Liz Sly/Julia Ledur, The Washington Post
 
"This is not coincidental."
"I firmly believe there is a strategic aspect to the particular ports they're [Beijing/Chinese Communist Party] targeting for investment."
Carol Evans, director, Strategic Studies Institute of the U.S. Army War College
Voice of America

President Xi Jinping thinks long term, strategically. His is a carefully thought-out program to bring the China that he administers to the head of the global trade enterprise in every conceivable way. Once China was inducted into the global community through membership in the World Trade Organization thanks to then-U.S. President Bill Clinton's interpretation of the West's useful collaboration in trade with China, Beijing never looked back. In seemingly no time at all, cheap labour brought inexpensive goods manufactured in China to the world's consumers, bringing an end to domestic manufacturing in countries eager to please their publics with less pricey goods.
 
That loss of manufacturing stemming from an inability to compete with the manufacturing colossus, made those countries dependent on China's low-paid workforce in production of goods. China then turned to rare-earth elements, minerals that modern technical advances were dependent on, planning for a monopoly enabling China to cheaply produce highly technical products, leaving the world dependent on it once again. And when the economy was linked with the environment and a global agreement to reduce environmental carbon and GHGs, it monopolized alternate energy sources where China produces the world's greatest number of wind turbines. And electrical grids.
 
Beijing has stealthily established a secure network of global ports, central to world trade and navigation. Beijing presented its goal in these investments as commercial, but over time the United States and its allies have become increasingly thoughtful of the potential military applications and their implications for the future inherent in an expansion of Beijing's plans for the future. The port networks established to this point reflect China's ambitions, stated by President Xi as a Chinese "maritime superpower"
 
VOA

A decade ago, when President Xi made that statement, China had global stakes in 44 ports; that has grown at the present to its owning or operating terminals and ports at close to 100 locations in over 50 countries, incorporating every ocean and continent on the globe, many located along the world's most strategic waterways. The investments made by companies owned in the majority by the government of China, making Beijing and the CCP the largest operator of ports supplying global supply chains. That represents critical domination.
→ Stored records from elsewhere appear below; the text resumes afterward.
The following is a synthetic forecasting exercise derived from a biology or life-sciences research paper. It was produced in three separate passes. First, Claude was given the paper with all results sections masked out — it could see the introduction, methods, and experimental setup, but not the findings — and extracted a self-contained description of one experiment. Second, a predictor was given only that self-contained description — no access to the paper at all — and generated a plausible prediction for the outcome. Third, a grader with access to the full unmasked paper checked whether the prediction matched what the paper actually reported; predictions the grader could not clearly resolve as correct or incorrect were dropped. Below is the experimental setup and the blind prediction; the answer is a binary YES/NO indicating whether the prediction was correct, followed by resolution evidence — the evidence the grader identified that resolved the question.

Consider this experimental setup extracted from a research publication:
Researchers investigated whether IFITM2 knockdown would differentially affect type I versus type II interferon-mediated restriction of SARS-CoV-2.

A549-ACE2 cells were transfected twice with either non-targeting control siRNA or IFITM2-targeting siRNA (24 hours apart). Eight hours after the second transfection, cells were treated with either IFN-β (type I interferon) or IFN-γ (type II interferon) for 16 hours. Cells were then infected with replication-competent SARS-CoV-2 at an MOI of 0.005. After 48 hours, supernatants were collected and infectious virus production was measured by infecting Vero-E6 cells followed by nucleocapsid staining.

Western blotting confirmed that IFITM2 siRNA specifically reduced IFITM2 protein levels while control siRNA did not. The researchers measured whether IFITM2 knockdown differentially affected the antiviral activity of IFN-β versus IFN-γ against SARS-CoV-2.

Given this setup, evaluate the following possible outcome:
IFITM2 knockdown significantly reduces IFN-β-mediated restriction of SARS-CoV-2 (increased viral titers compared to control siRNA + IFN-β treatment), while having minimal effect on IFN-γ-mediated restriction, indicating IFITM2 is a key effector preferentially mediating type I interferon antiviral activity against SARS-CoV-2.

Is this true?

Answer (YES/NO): YES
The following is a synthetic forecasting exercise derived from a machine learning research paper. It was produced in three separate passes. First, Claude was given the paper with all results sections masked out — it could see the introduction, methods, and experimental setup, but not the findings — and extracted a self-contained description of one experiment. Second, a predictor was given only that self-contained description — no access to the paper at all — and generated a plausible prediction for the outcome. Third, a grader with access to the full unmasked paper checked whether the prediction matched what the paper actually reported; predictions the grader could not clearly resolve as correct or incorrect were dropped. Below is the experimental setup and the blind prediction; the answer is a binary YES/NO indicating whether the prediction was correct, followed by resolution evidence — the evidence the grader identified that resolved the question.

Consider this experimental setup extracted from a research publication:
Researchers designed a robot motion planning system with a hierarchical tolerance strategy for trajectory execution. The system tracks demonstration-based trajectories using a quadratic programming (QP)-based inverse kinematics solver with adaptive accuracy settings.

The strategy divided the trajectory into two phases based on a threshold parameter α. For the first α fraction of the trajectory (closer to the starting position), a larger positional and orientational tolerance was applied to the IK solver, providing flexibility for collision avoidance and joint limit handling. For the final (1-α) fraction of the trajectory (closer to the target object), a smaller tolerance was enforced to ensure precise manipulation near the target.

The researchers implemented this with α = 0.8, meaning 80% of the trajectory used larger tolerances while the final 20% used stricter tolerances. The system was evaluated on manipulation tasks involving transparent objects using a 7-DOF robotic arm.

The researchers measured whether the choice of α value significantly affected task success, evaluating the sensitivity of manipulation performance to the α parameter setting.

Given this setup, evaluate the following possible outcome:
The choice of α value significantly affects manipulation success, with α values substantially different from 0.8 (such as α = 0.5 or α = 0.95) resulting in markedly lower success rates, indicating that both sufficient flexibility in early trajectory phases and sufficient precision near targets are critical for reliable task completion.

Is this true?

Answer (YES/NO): NO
Furthermore, these investments allow Beijing a window into business dealings of competitors, useful in aiding China to defend its own supply routes, to spy on any military movements of the United States and to engage potentially in U.S. shipping, analysts point out. Chinese warships already view these Chinese-owned ports or terminals as ports of call, like the Chinese flotilla entering the Nigerian port of Lagos this past summer.

Adjacent the Chinese-operated port of Djibouti, China acknowledged in 2015 that it was building a military base which officially opened two years later, a mere six miles from a U.S. military base in the country. Djibouti lies on one of the busiest shipping lanes -- located at the narrow entrance to the Red Sea -- in the world; ten percent of global oil exports and 20 percent of commercial goods pass through the narrow strait, to and from the Suez Canal.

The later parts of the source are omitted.